Why did Meta start tying AI token usage to its Performance Summary Cycle (PSC)?

Based on available reports, Meta is tying performance expectations to 'AI-driven impact' rather than individual AI usage metrics. The goal was to encourage AI adoption and measure productivity, but the metric quickly became a competitive scoreboard. Employees discovered that higher token counts often translated into better review scores, so they optimized prompts and workflows to maximize token consumption rather than product value.

What does "tokenmaxxing" look like inside Meta?

Teams created internal leaderboards that publicly rank engineers by monthly token totals. A viral dashboard once let coworkers compete head-to-head until it was shut down. The behavior ballooned to an estimated 60.2 trillion tokens consumed in a 30-day window - enough to push internal AI bills toward significant costs even after Meta's large-volume discounts.

How expensive is tokenmaxxing?

At public-market rates for frontier models, those 60.2 trillion tokens would represent substantial costs, though the exact calculation depends on the specific models and pricing structures used. Meta pays considerably less due to volume discounts, cached-input savings, and partner-hosted inference arrangements, yet the absolute spend still triggered internal concerns about escalating AI costs.

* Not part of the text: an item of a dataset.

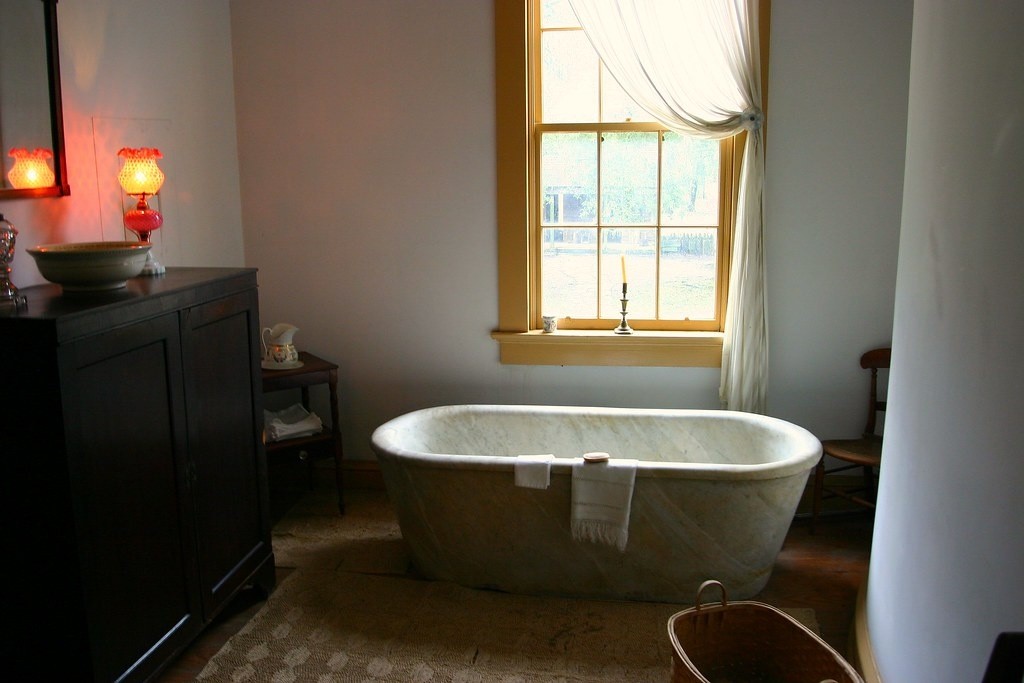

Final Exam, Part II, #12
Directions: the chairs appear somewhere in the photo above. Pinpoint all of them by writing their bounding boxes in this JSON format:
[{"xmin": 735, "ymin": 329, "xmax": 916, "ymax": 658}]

What corrective actions has Meta taken?

Meta is now shifting toward more controlled token usage:
- AI Gateway dashboard tracks usage in real time and triggers alerts for anomalous spend
- Token budgets and quotas are being implemented
- Future reviews will focus on AI-driven impact rather than raw token volume

Could tighter token caps stifle innovation?

Meta faces a classic trade-off:
- Upside: Cost controls free budget for additional experiments and tighter model selection
- Risk: Strict caps make engineers reluctant to run exploratory prompts, multi-step reasoning, or large-context jobs that often yield the biggest breakthroughs

Internal guidance now encourages outcomes per token instead of raw volume, nudging teams toward leaner prompts and smarter orchestration rather than blanket token cuts.